Reading text.
################

# Ideas for shooting out of a wheelchair



## elevenring (Jan 15, 2005)

Ok everybody I need some help. I am a quadriplegic in a wheelchair, but I have arm function. I want get back to shooting a bow and hopefully get back to shooting spots. Does anybody have any experience helping someone in a wheelchair? I have a bow trainer that I am working on to improve my strength, but the problem I am having is my lack of trunk control, I keep falling to my left. I have tried belts around my chair and chest and that seems to help some what. I am just trying to see if there are any other ideas out there, any help would be appreciated. Thanks.


----------



## catcherarcher (Sep 23, 2014)

I assume it's from the weight of the bow? If so you could probably get someone to build a stick that can extend so that it sits a couple of inches off the ground while aiming but then hits after you shoot to prevent you from falling left. I don't see how this would be illegal anywhere because it isn't bracing you while you shoot.


----------



## Boxerguy8888 (Jan 20, 2015)

catcherarcher said:


> I assume it's from the weight of the bow? If so you could probably get someone to build a stick that can extend so that it sits a couple of inches off the ground while aiming but then hits after you shoot to prevent you from falling left. I don't see how this would be illegal anywhere because it isn't bracing you while you shoot.


Its going to depend on whether he is left or right shooter. If right handed, shooting from a chair you would be facing the left side of chair for best form. You may be looking towards a modified chair with a low back for shooting so it's not pressing on your bow arm. I would think armpit height would be best to give you the balance you need without getting in your way. As for your body that's going to depend how far down your paralysis goes. I'm thinking some kind of girdle would work. With stiff verticle bars. Just shooting ideas I'm sure there's plenty of people with better knowledge than us on this. Either way, keep it up. I've seen people with NO arms shoot better than I ever will.

################

Material.
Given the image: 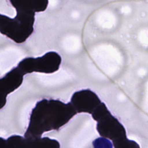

################

Things to do.
a: Answer these about the wheelchair archery thread, one line each:
(i) What has elevenring tried so far for the lack of trunk control?
(ii) How far off the ground would catcherarcher's stick sit while aiming?
(iii) What height for the chair back does Boxerguy8888 think would be best?
b: List the usernames of everyone who posts in the wheelchair archery thread.
c: Print the wheelchair archery thread from "# Ideas for" to "(Sep 23, 2014)".

Solved problems.
a:
(i) Belts around the chair and chest.
(ii) A couple of inches.
(iii) Armpit height.

b:
elevenring
catcherarcher
Boxerguy8888

c:
# Ideas for shooting out of a wheelchair



## elevenring (Jan 15, 2005)

Ok everybody I need some help. I am a quadriplegic in a wheelchair, but I have arm function. I want get back to shooting a bow and hopefully get back to shooting spots. Does anybody have any experience helping someone in a wheelchair? I have a bow trainer that I am working on to improve my strength, but the problem I am having is my lack of trunk control, I keep falling to my left. I have tried belts around my chair and chest and that seems to help some what. I am just trying to see if there are any other ideas out there, any help would be appreciated. Thanks.


----------



## catcherarcher (Sep 23, 2014)